**Direction:** Your task is to write out the lines from the line containing "What span of" through the last line of the material, exactly.

**Working data:**
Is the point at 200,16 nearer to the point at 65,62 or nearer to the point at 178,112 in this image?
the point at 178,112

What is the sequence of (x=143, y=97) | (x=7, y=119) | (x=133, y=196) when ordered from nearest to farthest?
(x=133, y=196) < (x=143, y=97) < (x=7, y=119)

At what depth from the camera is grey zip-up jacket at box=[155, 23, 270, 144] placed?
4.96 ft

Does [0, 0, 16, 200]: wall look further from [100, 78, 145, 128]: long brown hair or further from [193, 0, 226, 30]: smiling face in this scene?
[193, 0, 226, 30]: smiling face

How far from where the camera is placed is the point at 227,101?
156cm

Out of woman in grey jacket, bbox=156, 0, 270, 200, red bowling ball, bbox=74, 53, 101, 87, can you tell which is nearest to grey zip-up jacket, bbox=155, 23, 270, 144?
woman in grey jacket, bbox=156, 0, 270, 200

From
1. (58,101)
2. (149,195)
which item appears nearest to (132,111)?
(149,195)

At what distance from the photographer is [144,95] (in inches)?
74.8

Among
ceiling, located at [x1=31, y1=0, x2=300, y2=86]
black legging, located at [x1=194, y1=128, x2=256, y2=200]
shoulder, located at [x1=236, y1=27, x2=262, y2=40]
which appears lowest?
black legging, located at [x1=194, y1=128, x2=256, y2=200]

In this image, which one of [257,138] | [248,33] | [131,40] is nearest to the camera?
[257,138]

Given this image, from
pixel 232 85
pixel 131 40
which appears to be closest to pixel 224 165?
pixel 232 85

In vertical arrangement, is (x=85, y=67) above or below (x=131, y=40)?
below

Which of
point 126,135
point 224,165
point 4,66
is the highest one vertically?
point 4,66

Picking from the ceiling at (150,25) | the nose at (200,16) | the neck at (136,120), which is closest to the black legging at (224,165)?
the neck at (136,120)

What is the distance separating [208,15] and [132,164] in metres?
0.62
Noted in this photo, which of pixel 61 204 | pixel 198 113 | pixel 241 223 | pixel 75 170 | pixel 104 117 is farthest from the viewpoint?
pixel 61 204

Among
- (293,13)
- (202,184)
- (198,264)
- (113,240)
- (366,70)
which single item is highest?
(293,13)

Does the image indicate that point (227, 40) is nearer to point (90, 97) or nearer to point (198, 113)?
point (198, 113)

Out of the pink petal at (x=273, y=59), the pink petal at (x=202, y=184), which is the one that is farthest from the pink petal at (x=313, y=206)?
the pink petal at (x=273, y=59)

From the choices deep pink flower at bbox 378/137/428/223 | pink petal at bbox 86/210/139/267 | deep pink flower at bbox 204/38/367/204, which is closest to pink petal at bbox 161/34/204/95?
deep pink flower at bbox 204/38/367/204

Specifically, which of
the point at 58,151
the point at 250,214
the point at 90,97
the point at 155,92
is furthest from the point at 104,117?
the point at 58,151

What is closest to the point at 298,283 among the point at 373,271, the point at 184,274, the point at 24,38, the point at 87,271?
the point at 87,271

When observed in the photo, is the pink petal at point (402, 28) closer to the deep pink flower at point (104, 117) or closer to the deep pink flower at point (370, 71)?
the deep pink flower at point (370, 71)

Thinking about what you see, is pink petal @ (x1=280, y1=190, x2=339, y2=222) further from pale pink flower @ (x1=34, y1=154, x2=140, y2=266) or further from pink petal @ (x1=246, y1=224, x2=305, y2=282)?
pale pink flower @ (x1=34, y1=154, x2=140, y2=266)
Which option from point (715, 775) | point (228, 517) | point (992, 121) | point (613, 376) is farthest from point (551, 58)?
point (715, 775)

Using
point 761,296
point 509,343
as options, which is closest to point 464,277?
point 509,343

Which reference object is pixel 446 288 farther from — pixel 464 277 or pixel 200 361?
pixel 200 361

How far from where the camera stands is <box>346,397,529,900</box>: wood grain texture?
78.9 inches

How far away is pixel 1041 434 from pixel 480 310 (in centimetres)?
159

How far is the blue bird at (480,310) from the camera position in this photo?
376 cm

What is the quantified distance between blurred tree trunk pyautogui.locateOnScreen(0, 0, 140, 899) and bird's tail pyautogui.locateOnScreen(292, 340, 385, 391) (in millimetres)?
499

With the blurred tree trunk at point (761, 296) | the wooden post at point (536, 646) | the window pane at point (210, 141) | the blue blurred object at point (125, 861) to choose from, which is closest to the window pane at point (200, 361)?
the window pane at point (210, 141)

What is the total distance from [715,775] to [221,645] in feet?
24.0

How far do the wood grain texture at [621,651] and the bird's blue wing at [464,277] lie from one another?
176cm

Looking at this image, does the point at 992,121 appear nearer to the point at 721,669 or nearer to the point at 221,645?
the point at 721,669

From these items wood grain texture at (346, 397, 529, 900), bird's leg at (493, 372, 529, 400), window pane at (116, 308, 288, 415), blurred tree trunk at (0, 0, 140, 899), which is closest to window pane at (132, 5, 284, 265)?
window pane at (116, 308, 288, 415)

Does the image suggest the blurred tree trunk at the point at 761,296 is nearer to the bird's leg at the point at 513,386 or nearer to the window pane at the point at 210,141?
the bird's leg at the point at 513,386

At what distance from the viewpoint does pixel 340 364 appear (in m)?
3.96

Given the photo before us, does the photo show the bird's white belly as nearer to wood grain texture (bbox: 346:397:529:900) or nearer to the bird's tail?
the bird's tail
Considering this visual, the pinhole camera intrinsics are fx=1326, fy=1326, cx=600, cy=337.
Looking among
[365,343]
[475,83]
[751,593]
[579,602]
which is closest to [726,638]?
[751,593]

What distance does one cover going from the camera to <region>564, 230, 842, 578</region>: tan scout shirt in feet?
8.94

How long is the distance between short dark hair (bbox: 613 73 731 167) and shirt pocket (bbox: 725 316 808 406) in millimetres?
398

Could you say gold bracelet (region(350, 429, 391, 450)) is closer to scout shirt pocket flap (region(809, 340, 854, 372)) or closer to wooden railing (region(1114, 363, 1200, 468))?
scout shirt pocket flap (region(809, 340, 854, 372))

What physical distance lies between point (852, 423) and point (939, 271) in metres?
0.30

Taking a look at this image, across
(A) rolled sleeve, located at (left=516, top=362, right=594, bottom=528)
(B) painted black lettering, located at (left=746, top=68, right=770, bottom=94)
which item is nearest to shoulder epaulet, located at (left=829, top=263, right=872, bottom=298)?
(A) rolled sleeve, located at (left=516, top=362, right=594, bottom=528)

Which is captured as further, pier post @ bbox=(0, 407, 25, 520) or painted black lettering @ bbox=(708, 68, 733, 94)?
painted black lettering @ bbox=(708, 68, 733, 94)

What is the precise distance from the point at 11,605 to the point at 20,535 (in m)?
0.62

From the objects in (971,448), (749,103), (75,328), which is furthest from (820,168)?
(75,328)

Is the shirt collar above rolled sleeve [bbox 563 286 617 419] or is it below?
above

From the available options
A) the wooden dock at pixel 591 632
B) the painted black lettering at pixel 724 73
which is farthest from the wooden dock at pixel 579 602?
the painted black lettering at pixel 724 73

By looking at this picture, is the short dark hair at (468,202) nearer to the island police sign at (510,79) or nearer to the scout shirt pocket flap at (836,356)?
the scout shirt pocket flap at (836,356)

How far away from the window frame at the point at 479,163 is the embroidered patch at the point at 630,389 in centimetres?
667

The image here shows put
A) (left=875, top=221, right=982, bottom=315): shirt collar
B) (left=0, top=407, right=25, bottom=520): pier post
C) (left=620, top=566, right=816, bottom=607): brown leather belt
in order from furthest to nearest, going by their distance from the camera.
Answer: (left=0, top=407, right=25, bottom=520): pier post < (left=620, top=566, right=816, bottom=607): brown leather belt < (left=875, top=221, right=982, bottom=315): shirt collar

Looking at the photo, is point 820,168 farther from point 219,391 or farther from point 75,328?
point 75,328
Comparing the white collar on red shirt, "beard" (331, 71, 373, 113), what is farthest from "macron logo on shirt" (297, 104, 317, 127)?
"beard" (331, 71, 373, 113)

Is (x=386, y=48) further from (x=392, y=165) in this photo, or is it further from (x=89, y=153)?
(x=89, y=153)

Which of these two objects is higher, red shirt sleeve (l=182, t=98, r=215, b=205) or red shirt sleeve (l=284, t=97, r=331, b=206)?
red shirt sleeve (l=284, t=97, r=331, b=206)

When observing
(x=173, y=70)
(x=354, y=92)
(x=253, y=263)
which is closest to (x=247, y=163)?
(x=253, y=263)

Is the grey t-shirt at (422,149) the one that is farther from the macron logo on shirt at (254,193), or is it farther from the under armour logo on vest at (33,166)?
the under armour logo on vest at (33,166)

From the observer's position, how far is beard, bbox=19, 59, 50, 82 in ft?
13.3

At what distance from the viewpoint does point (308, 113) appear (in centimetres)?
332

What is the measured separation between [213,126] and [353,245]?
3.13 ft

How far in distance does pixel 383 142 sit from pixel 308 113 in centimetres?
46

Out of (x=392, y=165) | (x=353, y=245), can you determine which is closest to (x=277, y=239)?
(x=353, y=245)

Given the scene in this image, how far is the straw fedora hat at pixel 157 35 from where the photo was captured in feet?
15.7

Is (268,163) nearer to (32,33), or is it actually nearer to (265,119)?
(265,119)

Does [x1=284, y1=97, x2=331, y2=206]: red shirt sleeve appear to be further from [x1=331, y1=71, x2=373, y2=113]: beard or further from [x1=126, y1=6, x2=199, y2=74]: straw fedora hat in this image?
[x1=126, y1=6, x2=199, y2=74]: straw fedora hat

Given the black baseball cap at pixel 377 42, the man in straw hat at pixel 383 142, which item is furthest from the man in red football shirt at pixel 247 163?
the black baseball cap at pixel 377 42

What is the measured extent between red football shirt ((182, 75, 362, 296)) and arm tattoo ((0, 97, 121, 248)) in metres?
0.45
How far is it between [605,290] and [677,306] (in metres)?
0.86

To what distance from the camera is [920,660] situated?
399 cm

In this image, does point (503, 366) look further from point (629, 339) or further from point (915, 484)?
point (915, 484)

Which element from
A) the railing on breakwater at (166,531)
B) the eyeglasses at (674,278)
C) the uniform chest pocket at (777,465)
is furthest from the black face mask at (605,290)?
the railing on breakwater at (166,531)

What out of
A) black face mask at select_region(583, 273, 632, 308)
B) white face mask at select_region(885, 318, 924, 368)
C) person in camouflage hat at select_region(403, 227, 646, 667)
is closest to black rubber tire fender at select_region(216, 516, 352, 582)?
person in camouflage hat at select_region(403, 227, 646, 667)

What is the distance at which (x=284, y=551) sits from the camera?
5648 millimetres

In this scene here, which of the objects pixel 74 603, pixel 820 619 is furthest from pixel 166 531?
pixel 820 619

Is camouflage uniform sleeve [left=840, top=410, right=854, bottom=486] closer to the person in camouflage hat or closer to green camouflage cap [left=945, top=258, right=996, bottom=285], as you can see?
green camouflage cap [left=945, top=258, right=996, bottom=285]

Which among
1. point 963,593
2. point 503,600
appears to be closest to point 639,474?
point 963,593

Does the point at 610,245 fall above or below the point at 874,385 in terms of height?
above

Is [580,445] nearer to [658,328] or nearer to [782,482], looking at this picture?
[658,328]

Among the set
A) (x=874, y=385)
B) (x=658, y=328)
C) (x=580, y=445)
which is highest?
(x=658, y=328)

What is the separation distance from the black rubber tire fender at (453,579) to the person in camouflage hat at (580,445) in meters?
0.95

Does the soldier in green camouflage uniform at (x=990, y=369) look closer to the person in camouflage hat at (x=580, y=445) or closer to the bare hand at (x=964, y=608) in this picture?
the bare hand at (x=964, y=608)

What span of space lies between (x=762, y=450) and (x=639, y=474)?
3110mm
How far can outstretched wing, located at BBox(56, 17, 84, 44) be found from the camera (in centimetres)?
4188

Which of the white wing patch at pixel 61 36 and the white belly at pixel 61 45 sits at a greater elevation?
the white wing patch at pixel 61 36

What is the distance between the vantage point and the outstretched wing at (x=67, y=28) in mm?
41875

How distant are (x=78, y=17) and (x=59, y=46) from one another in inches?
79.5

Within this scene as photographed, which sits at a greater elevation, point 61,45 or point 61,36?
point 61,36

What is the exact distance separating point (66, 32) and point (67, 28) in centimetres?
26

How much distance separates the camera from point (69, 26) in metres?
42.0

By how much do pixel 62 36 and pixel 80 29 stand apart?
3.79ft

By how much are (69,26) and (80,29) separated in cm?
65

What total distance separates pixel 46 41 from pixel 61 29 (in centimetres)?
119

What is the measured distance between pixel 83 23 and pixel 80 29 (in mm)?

**Worked answer:**
What span of space lies between (x=762, y=450) and (x=639, y=474)?
3110mm
How far can outstretched wing, located at BBox(56, 17, 84, 44) be found from the camera (in centimetres)?
4188

Which of the white wing patch at pixel 61 36 and the white belly at pixel 61 45 sits at a greater elevation?
the white wing patch at pixel 61 36

What is the distance between the vantage point and the outstretched wing at (x=67, y=28) in mm?
41875

How distant are (x=78, y=17) and (x=59, y=46) from one another in inches?
79.5

Within this scene as photographed, which sits at a greater elevation, point 61,45 or point 61,36?
point 61,36

What is the exact distance separating point (66, 32) and point (67, 28) in centimetres?
26

How much distance separates the camera from point (69, 26) in metres?
42.0

By how much do pixel 62 36 and pixel 80 29 stand apart?
3.79ft

By how much are (69,26) and (80,29) separated in cm?
65

What total distance separates pixel 46 41 from pixel 61 29 (in centimetres)?
119

What is the measured distance between pixel 83 23 and pixel 80 29 (in mm)?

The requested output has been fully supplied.